I’ve decided to begin blogging my various endeavors in software development and electrical engineering hackery. To kick it off, I’m writing a post describing the work I did for my Masters of Science in Electrical Engineering thesis. This post will start it off with a brief introduction/overview, then I’ll cover individual aspects of the project.
You can read my full thesis via my advisor’s website, and all source code is available to view at github.com/serdmanczyk/masters-thesis/.
The title of my thesis was “Adaptive Deployment of Mobile Sensor Nodes.” Unfortunately, like many academic paper titles, that comes off a bit vague. More specifically, my thesis involved researching a method for the dynamic deployment and maintenance of of mobile robots to act as a ‘wireless tether’ of repeaters for radio communications between a deployed robot and its base station in restrictive environments.
That’s quite a mouthful, but in reality it’s actually pretty simple. Let’s consider an example use scenario:
Consider you’re deploying mobile robots into a tunnel, collapsed building, or some other environment where radio communications may become restricted due to interference from obstacles. There’s various reasons you may want to do this: data gathering, equipment maintenance, locating disaster survivors, etc.. You need a way to repeat your signal to the deployed robot, and simply beefing up your transmitter strength won’t work. You could try manually placing radio repeaters, but that’s not feasible in dynamic scenarios. Instead, you could deploy robots that can intelligently move themselves in positions akin to better signal strength as well as recover their ‘tether’ in the case a node is damaged or destroyed. Applications like this were the aim of my thesis.
Designing a system for these situations sounds super cool, and what I completed with my thesis would make a good bottom layer for one of these example applications. Unfortunately I was just one person, was completing my thesis alongside working full-time, had limited access to materials from my universities lab due to time/distance constraints, as well as had a limited personal budget, so obviously my thesis did not involve me designing and implement a full system of actual moving robots that can rescue you from a collapsed building.
What I did do, was designed a piece of such a system and physically simulate it using my laptop and a few embedded boards. Other pieces required for a full system would include the parts for path navigation, collision avoidance, robot localization, pattern recognition, etc.
My resulting application broke down into three hardware pieces performing three general tasks. The hardware pieces were:
- A base station run via Python. In my case a laptop, but adaptable to anything that runs python (e.g. Raspberry Pi)
- A tether of mobile nodes programmed in C++, implemented with Renesas Sakura boards (provided by my advisor), but easily adaptable to an Arduino device
- XBee 802.15.4 radios for handling wireless communications
The three general tasks were:
- The base station would dynamically deploy nodes as needed when the most recently deployed node exceeded range
- Deployed nodes would maintain distance between each other in order to maintain maximal signal strength
- In the case a node was lost, the system of nodes would maneuver and re-connect in order to heal the wireless communications tether
I unfortunately did not get access to sufficient equipment to make the mobile nodes autonomously mobile, and instead had to simulate movement by having the Sakura boards light LEDs indicating their desired direction and then move the boards by hand. However, in my code I did provision for the output of a pulse-width-modulated signal to control a servo or DC motors.

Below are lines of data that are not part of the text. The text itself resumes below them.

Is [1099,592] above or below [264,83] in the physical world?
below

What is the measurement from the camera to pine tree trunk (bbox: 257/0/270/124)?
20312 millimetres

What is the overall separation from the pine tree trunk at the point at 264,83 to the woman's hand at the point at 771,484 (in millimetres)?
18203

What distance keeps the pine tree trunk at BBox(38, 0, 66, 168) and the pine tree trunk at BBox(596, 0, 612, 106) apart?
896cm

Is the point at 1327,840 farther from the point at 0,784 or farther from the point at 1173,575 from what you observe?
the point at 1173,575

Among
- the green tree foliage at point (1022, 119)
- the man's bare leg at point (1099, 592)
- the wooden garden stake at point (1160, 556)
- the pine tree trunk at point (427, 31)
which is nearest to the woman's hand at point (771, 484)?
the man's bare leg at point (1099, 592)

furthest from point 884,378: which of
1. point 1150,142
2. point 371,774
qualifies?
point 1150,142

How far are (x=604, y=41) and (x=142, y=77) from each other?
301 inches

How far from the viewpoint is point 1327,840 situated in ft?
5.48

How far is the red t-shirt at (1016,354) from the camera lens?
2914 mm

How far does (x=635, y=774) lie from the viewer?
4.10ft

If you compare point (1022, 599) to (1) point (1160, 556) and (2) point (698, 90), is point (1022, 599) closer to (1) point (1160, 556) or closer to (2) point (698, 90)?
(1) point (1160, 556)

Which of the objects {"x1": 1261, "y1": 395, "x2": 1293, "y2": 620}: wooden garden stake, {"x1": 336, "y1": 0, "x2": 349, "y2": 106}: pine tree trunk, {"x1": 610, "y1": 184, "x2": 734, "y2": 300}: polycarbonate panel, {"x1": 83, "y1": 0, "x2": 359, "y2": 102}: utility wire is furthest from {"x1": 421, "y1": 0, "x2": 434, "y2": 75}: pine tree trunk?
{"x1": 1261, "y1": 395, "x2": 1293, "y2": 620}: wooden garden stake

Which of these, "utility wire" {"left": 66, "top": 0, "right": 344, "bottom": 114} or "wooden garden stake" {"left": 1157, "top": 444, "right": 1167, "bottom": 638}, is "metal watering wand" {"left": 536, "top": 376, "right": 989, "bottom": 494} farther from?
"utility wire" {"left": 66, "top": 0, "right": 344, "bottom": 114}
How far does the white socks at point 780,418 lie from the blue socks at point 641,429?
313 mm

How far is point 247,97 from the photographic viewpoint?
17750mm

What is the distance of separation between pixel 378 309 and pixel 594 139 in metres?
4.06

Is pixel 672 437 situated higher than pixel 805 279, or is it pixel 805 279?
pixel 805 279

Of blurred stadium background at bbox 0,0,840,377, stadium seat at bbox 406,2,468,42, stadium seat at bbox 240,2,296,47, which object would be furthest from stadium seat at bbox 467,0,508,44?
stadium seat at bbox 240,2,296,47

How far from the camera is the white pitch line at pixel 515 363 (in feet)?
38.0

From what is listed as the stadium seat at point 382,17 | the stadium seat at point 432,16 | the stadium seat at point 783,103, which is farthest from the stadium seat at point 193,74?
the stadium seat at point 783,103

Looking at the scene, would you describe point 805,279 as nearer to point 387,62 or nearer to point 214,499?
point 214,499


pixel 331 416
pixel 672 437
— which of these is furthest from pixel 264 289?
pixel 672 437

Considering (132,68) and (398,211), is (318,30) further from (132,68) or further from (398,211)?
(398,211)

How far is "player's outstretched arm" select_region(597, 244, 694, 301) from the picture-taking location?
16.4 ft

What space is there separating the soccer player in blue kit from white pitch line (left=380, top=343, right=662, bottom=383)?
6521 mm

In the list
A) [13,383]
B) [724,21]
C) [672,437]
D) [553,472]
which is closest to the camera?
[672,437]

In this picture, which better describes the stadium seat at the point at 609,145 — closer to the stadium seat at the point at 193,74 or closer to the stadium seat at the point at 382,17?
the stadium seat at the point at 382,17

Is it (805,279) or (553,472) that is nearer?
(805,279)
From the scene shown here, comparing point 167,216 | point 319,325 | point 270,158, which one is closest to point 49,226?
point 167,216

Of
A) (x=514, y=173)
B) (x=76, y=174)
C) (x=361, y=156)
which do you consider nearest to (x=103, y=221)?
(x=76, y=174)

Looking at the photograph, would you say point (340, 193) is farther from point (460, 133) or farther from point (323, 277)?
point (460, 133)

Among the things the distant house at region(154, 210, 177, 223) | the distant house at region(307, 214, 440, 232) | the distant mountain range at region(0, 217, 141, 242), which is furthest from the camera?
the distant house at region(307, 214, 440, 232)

That concludes the basic, top-level overview, now let’s delve into how I handled the networking layer in my application.
The XBee 802.15.4 nodes are called as such because they implement the low-level 802.15.4 protocol. This is a protocol designed for low-powered device networking, primarily embedded applications, that gives slower speeds but with lower power requirements. The 802.15.4 protocol provides accommodations for layers one and two of the OSI model. On layer one they handle converting the digital output to radio waves as well as direct sequence spread spectrum (DSSS) modulation to avoid radio interference. On layer two it provides Media Access Control techniques such as carrier sense multiple access with collision avoidance (CSMA/CA) to prevent radios attempting to access the communications medium at the same time. What 802.15.4 does not provide is networking, so it was up to my application to handle OSI layer three and up.
There’s various ways to configure the XBee nodes to communicate, I won’t expound on them here. In short, I chose to use the XBee API mode to handle communicating with the radios because of the flexibility, speed, and control it offered. I chose not to use Full Function Device / Reduced Function Device functionality, or even ZigBee, to handle networking for a slew of reasons I won’t waste space divulging into here. I’ll just say they were either too power hungry, had limitations too great, or just didn’t fit.

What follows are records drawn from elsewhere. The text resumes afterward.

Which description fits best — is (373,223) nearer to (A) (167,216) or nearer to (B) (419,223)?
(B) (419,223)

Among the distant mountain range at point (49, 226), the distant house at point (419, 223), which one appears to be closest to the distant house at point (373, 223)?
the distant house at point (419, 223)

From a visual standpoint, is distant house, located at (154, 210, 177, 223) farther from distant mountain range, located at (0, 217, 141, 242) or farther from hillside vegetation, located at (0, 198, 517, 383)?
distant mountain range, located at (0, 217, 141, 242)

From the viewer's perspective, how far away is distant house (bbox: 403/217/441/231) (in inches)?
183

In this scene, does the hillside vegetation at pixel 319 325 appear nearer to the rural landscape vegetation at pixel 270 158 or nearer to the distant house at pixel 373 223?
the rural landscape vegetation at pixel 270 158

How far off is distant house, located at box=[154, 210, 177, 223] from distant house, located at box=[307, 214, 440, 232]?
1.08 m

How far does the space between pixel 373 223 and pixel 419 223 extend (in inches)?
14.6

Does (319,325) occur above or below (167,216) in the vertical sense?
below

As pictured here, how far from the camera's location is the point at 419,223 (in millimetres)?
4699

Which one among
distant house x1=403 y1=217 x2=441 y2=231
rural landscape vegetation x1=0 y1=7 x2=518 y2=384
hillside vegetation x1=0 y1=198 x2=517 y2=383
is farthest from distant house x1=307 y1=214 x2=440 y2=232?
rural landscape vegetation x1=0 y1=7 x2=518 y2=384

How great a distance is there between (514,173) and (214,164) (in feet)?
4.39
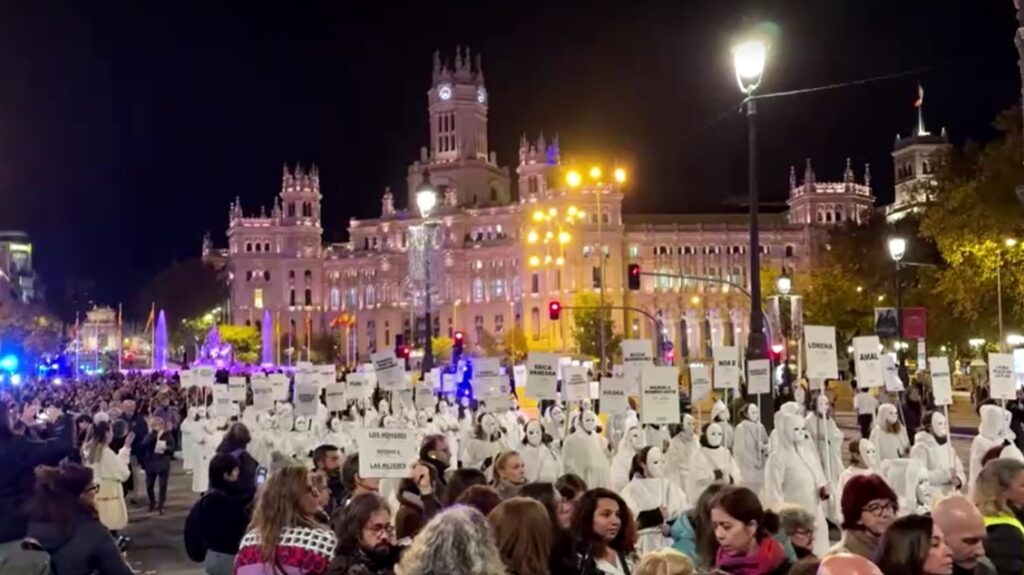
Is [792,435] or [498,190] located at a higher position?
[498,190]

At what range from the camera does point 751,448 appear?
46.4 feet

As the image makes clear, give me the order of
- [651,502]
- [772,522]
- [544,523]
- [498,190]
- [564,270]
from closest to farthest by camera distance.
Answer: [544,523], [772,522], [651,502], [564,270], [498,190]

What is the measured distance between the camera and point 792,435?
11352 millimetres

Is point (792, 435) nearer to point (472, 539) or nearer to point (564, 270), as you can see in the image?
point (472, 539)

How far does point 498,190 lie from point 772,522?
13061 centimetres

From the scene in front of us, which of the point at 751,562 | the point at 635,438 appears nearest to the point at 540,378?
the point at 635,438

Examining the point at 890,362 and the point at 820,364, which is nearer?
the point at 820,364

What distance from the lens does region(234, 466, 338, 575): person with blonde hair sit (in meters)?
5.06

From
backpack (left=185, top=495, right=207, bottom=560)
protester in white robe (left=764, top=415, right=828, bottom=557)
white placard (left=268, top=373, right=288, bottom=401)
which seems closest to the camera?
backpack (left=185, top=495, right=207, bottom=560)

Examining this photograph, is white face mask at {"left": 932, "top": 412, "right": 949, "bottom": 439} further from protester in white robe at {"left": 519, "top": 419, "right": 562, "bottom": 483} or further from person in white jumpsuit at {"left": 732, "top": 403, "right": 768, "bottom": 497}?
protester in white robe at {"left": 519, "top": 419, "right": 562, "bottom": 483}

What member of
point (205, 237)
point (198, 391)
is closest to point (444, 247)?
point (205, 237)

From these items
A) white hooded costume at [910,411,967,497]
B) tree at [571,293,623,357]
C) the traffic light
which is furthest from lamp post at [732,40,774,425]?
tree at [571,293,623,357]

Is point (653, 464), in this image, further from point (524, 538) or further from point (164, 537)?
point (164, 537)

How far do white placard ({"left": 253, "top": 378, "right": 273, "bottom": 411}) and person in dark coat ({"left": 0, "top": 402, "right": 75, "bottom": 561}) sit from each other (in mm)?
11856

With XBee API mode, all messages sent and received from the radio needed to be packed in a frame format. In particular the transmission request frame would contain the following information:
- The destination node address
- A frame ID (used to track transmission success)
- Whether or not the radio should return a ‘success’ packet if transmission succeeds
- The message itself
The received packet would contain the following:
- Source address
- Received signal strength indicator (RSSI) measured on message detection
- An optional byte to denote if message is a broadcast message
This provided all the ingredients I needed to handle networking in-app and on-the-fly. The RSSI from the received packets is particularly interesting, as it allows the application to keep record of signal strength with nearby neighbors without additional overhead. Another good reason to use API mode, that I’ll delve into in the next part.
In networking, it’s common for devices in charge of routing to manage a table containing information and routes to known addresses. In the case of my application, networking is pretty simple: either a packet is going towards the base station or away from the base station. This kept routing tables down to two addresses: the neighbor to the front and the neighbor to the back. Of course, the base station would keep check on all nodes deployed, but would only communicate to the nearest node. For deployed nodes, the front and back neighbor are assigned by the base station on deployment.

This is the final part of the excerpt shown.